** PAGE EXTRACT **
The Skeptics Society & Skeptic magazine


EPISODE # 314

Martin Rees — Can Science Save Us?

If Science is to Save Us (book cover)

Shermer and Rees discuss:

  • Existential threats or serious problems to solve?
  • overpopulation
  • biodiversity loss
  • climate change
  • AI and self-driving cars, robots, and unemployment
  • his bet with Steven Pinker
  • how science works as a communal activity
  • scientific creativity
  • science communication
  • science creativity
  • Why aren’t there more women and people of color in STEM fields?
  • verification vs. falsification: from Francis Bacon to Karl Popper
  • Bayesian reasoning and scientific progress
  • Model Dependent Realism and the nature of reality
  • Fermi’s Paradox: where is everyone (ETIs)?
  • the “fine-tuning” of the universe and Intelligent Design Creationism
  • Secular Intelligent Design and the future of super computers and AI
  • science and religion
  • his disagreement with Richard Dawkins
  • why he’s an atheist but wants to be buried in the Presbyterian church in which he was raised
  • mysterian mysteries: are there things we can never know, even in principle?

** WORK ORDER A **
Reproduce the episode listing starting with "Shermer and Rees" and going on through "in STEM fields?", swapping "overpopulation" for "population growth".
** WORK ORDER B **
Answer these questions using the episode listing:
(i) What is the episode number?
(ii) Which person is named in the item about a bet?
(iii) The item on verification vs. falsification runs from which figure to which figure?

** RECORDS SHOWN **
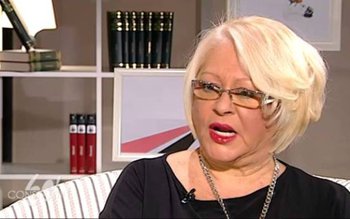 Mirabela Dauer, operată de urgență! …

* * *

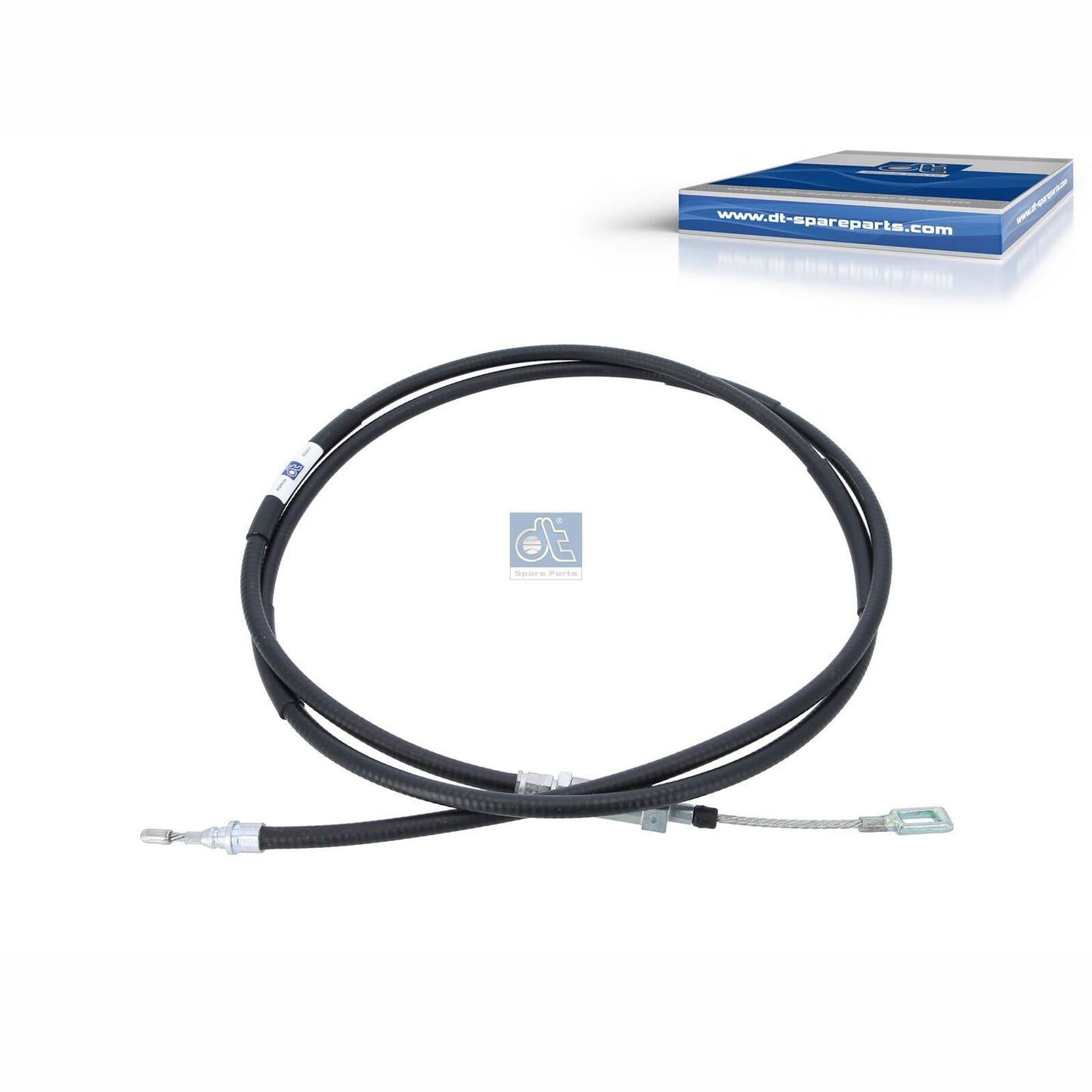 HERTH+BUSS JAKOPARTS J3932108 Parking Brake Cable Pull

** WRITTEN REPLY A **
Shermer and Rees discuss:

  • Existential threats or serious problems to solve?
  • population growth
  • biodiversity loss
  • climate change
  • AI and self-driving cars, robots, and unemployment
  • his bet with Steven Pinker
  • how science works as a communal activity
  • scientific creativity
  • science communication
  • science creativity
  • Why aren’t there more women and people of color in STEM fields?

** WRITTEN REPLY B **
(i) 314
(ii) Steven Pinker
(iii) From Francis Bacon to Karl Popper